Skip site navigation (1)Skip section navigation (2)
Date:      Thu, 10 Sep 1998 19:56:25 +0200
From:      Tor.Egge@fast.no
To:        info@highwind.com
Cc:        tlambert@primenet.com, eischen@vigrid.com, freebsd-current@FreeBSD.ORG
Subject:   Re: Thread Problems
Message-ID:  <199809101756.TAA12440@midten.fast.no>
In-Reply-To: Your message of "Thu, 10 Sep 1998 09:46:24 -0400 (EDT)"
References:  <199809101346.JAA16724@highwind.com>

next in thread | previous in thread | raw e-mail | index | archive | help
> It'll bind to port 10000, and start printing messages on stdout, then
> from another window: "telnet localhost 10000".  You'll see the main()
> thread STOP printing. ONLY the accept() thread will continue to work.
> 
> Help would be greatly appreciated... 

Using fork()/exec() in threaded programs is not trivial at all.

The call to execve() in the child process clears the nonblocking flag
on the accept socket.  This is correct, given that the file descriptor
was not explicitly marked as nonblocking in the given program.

» EXERCISES
**1.** In the email, what does the call to execve() in the child process clear?
**2.** Quote the email from "next in thread" up to and including "see the main()".
The lines that come next have nothing to do with the email.

» SUPPLIED DATA
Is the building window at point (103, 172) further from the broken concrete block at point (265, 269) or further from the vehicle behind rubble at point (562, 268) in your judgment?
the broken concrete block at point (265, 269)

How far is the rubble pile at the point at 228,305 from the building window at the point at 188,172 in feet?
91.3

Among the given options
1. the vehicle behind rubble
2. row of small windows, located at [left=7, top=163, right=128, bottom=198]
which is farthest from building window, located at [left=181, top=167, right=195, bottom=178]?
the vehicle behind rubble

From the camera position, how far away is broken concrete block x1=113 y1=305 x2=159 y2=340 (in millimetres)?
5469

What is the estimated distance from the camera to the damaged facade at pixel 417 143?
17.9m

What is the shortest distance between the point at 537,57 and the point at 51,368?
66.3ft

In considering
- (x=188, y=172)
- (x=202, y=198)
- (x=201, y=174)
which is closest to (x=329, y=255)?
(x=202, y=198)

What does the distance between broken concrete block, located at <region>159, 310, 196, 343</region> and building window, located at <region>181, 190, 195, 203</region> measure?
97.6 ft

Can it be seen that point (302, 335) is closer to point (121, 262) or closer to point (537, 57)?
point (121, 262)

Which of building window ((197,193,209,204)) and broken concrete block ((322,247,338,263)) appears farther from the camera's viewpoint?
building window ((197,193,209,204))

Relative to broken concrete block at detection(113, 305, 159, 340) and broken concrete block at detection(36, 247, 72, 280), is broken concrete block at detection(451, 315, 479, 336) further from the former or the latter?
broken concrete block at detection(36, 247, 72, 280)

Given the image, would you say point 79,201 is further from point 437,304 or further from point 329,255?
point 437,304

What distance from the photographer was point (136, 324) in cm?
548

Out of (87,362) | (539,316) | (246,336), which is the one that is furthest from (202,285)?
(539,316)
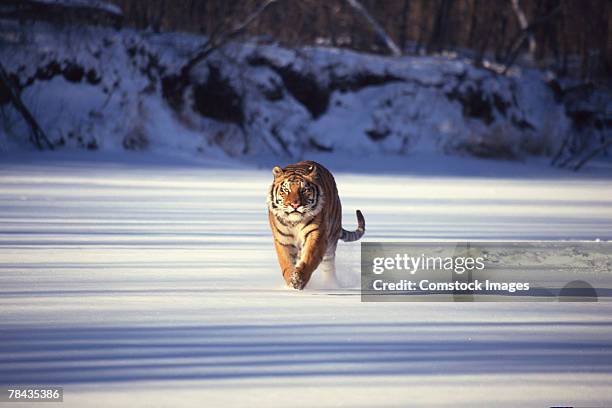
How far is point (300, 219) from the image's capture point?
554cm

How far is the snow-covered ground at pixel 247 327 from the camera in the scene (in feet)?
11.4

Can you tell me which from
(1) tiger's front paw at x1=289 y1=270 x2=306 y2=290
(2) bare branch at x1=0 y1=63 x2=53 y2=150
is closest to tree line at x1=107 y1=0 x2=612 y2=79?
(2) bare branch at x1=0 y1=63 x2=53 y2=150

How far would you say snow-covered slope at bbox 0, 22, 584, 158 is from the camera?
60.5 feet

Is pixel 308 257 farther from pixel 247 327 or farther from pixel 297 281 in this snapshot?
pixel 247 327

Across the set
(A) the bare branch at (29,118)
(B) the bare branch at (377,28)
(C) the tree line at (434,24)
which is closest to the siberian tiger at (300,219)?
(A) the bare branch at (29,118)

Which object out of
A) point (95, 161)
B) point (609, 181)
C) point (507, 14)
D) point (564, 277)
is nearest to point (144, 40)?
point (95, 161)

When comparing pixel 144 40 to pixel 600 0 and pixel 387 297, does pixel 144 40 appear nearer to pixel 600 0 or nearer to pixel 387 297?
pixel 600 0

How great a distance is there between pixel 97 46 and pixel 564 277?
47.7ft

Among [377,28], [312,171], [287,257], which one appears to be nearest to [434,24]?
[377,28]

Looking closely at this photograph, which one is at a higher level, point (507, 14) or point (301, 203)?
point (507, 14)

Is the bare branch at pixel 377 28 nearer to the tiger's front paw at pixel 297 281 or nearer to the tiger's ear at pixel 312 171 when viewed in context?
the tiger's ear at pixel 312 171

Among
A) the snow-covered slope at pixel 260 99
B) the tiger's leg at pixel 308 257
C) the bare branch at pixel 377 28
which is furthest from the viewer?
the bare branch at pixel 377 28

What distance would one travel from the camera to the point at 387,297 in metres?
5.51

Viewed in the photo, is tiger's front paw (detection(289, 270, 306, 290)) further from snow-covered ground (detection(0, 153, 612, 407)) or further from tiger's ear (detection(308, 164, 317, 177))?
tiger's ear (detection(308, 164, 317, 177))
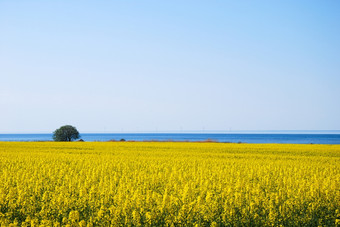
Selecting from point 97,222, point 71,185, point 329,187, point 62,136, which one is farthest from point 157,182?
point 62,136

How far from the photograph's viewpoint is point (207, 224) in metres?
7.90

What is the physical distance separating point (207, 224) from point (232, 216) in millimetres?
636

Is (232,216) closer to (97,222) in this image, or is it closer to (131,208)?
(131,208)

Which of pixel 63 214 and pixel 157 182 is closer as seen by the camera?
pixel 63 214

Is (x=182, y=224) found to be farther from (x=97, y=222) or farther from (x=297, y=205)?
(x=297, y=205)

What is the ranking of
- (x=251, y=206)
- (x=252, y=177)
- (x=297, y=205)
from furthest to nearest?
1. (x=252, y=177)
2. (x=297, y=205)
3. (x=251, y=206)

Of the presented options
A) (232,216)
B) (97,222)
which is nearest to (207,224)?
(232,216)

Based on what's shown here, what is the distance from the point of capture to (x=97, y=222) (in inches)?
282

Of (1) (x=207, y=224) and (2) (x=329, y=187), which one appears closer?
(1) (x=207, y=224)

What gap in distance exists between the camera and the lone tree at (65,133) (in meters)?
75.4

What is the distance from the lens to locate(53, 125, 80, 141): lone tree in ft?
247

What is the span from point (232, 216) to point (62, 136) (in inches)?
2860

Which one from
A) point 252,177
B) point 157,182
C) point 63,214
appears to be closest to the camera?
point 63,214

» SOLUTION LIST
**1.** It clears the nonblocking flag on the accept socket.

**2.**
next in thread | previous in thread | raw e-mail | index | archive | help
> It'll bind to port 10000, and start printing messages on stdout, then
> from another window: "telnet localhost 10000".  You'll see the main()